Demandez aux Indiens ce qu’en pensaient leurs ancêtres quand ils les vi­rent, pour la première fois, montés par les criminels Cortez ou Chris­tophe Colomb, et leurs spadassins, et leurs suivants qui organisèrent l’éradication totale des indiens de l’île de Haïti, par exemple, au nom de leur mission civilisatrice. Travail achevé plus tard – génocide dont on parle trop peu et dont aucune commémoration n’est organisée ni plaque ne le rappelle– sur le continent américain dans toute son étendue. A cheval, oui. Celui des convois organisés pour envahir l’Ouest, monture de la cavalerie, celle qui arrivait toujours à temps pour sauver les envahisseurs blancs encerclés derrière leurs charriots.
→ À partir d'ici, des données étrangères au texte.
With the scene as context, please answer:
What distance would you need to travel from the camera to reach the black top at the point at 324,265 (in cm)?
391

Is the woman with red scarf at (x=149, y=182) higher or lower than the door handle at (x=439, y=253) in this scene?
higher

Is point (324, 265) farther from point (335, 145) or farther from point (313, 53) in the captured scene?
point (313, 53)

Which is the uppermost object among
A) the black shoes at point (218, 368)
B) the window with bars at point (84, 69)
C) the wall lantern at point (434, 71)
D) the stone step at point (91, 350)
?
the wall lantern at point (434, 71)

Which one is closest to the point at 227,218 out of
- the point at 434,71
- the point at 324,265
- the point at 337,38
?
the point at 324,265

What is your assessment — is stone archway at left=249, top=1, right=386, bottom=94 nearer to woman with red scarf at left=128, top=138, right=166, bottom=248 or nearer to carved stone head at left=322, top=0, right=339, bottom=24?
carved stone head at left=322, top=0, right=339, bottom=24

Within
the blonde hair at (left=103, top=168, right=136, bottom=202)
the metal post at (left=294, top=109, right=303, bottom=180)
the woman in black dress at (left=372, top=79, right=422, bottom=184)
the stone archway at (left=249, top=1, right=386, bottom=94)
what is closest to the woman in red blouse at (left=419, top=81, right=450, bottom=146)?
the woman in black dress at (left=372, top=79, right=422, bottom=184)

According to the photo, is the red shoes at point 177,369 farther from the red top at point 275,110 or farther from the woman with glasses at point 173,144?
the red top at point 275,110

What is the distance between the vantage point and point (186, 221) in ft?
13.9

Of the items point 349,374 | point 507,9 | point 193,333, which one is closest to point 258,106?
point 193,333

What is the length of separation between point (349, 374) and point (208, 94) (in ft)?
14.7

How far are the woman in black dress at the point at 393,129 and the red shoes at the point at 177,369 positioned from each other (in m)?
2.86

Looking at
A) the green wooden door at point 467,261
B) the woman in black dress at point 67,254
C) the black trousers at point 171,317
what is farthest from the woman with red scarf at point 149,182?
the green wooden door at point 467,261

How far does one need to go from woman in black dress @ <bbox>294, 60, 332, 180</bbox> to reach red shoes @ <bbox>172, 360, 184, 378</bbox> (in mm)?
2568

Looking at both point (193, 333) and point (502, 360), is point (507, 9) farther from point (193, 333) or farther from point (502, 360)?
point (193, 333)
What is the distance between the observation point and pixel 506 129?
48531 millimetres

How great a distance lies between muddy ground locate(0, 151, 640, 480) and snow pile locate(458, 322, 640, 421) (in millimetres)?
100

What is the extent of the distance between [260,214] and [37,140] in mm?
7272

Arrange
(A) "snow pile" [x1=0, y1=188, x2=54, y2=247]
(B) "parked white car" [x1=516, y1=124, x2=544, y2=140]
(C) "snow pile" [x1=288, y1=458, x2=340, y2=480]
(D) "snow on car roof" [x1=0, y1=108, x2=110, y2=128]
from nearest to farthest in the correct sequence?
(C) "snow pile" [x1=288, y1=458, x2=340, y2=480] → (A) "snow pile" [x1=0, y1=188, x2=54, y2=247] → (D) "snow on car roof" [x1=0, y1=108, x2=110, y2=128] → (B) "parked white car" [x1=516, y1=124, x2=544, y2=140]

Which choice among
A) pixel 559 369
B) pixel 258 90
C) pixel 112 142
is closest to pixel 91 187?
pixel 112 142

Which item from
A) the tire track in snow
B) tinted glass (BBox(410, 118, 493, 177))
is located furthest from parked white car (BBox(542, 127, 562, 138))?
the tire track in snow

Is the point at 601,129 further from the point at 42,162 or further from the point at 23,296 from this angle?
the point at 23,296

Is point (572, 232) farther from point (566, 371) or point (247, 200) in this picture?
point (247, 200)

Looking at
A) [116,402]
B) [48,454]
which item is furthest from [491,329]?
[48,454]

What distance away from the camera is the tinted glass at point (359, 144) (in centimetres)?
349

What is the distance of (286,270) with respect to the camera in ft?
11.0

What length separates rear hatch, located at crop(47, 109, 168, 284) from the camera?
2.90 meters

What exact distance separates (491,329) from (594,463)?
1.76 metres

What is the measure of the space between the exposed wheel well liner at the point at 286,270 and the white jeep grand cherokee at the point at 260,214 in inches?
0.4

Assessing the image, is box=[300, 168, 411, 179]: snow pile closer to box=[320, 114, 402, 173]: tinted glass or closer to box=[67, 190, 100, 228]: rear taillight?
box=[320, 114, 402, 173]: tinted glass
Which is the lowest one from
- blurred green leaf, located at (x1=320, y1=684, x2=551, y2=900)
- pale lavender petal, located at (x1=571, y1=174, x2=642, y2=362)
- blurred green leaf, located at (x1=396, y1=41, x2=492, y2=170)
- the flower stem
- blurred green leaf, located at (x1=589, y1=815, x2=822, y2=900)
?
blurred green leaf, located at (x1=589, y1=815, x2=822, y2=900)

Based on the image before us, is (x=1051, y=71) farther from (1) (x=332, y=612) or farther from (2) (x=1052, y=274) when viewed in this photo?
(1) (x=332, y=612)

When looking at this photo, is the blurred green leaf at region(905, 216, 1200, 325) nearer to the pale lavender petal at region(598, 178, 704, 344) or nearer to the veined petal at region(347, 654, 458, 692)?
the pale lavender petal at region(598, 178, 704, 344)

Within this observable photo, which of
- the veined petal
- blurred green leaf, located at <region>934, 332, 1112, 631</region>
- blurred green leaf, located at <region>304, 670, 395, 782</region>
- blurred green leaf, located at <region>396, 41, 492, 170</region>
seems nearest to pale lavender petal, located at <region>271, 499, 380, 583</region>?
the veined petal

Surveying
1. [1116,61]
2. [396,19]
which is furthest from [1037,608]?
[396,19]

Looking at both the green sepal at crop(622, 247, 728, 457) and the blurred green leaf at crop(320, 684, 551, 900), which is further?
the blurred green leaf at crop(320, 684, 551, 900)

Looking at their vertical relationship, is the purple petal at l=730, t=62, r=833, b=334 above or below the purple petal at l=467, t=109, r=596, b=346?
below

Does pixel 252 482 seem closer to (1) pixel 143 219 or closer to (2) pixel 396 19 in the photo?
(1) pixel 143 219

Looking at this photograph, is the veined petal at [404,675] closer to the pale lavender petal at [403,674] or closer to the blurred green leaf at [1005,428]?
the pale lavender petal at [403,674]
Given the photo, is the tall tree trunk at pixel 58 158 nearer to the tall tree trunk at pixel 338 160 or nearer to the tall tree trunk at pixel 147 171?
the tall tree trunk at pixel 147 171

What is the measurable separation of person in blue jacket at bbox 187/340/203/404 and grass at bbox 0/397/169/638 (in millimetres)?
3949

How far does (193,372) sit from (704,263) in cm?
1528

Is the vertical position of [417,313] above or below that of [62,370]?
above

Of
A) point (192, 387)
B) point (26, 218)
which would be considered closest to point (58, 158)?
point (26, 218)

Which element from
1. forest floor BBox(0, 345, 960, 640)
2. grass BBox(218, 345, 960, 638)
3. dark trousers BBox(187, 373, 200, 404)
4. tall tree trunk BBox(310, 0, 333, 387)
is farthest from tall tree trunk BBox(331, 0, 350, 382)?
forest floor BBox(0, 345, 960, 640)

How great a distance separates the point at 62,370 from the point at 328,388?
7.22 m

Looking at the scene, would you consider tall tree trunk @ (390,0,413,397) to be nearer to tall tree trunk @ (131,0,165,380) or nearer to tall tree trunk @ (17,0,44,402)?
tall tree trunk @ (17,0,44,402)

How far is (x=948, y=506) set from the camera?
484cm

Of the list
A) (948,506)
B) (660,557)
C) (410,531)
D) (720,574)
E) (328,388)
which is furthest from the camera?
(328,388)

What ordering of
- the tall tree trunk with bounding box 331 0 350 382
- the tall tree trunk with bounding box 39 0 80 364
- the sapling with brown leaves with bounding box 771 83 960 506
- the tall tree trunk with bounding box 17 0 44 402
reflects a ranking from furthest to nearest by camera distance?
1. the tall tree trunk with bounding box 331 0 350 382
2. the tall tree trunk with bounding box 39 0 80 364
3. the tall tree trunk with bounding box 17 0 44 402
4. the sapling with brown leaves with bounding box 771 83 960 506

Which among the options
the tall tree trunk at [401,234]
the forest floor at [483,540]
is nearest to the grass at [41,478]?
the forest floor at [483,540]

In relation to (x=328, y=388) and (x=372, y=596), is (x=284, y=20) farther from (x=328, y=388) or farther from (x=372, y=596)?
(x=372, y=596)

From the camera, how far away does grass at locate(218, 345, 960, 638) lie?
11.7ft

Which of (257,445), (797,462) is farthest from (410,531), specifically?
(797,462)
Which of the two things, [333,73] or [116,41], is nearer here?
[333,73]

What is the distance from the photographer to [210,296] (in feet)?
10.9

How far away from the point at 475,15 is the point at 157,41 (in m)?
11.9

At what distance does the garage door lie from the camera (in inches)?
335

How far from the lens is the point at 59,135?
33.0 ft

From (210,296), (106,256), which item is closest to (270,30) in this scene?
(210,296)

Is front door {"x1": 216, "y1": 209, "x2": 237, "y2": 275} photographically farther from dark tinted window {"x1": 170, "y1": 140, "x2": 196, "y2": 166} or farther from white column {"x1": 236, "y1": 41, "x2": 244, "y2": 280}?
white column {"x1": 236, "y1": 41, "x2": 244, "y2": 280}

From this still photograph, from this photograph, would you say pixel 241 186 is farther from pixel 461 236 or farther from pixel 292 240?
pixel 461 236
L’âne, lui, n’a pas été le supplétif. Il est innocent de ces crimes. Il était trop méprisable pour « mériter » de participer à la boucherie. Pour le punir, on continue de le trainer dans la boue, au sens propre comme au figuré, et de traiter certains hommes, qu’on ne tient pas en haute estime, d’ânes bâtés ! Indifférent, il n’a même pas changé de statut ou réclamé son dû à Ali Baba quand ce dernier découvrit le trésor des 40 voleurs. Ali Baba, le voleur des voleurs, comme chacun sait, en dehors d’être un fratricide. Qu’est-ce que ça lui aurait coûté de partager le butin avec son frère Kassim ? Arrêtez vous, dans votre narration de ce conte, à la mort de Kassim et demandez à vos petits d’imaginer la suite. Dans leur innocence, ils en arriveront à condamner Ali Baba. Essayez et vous verrez.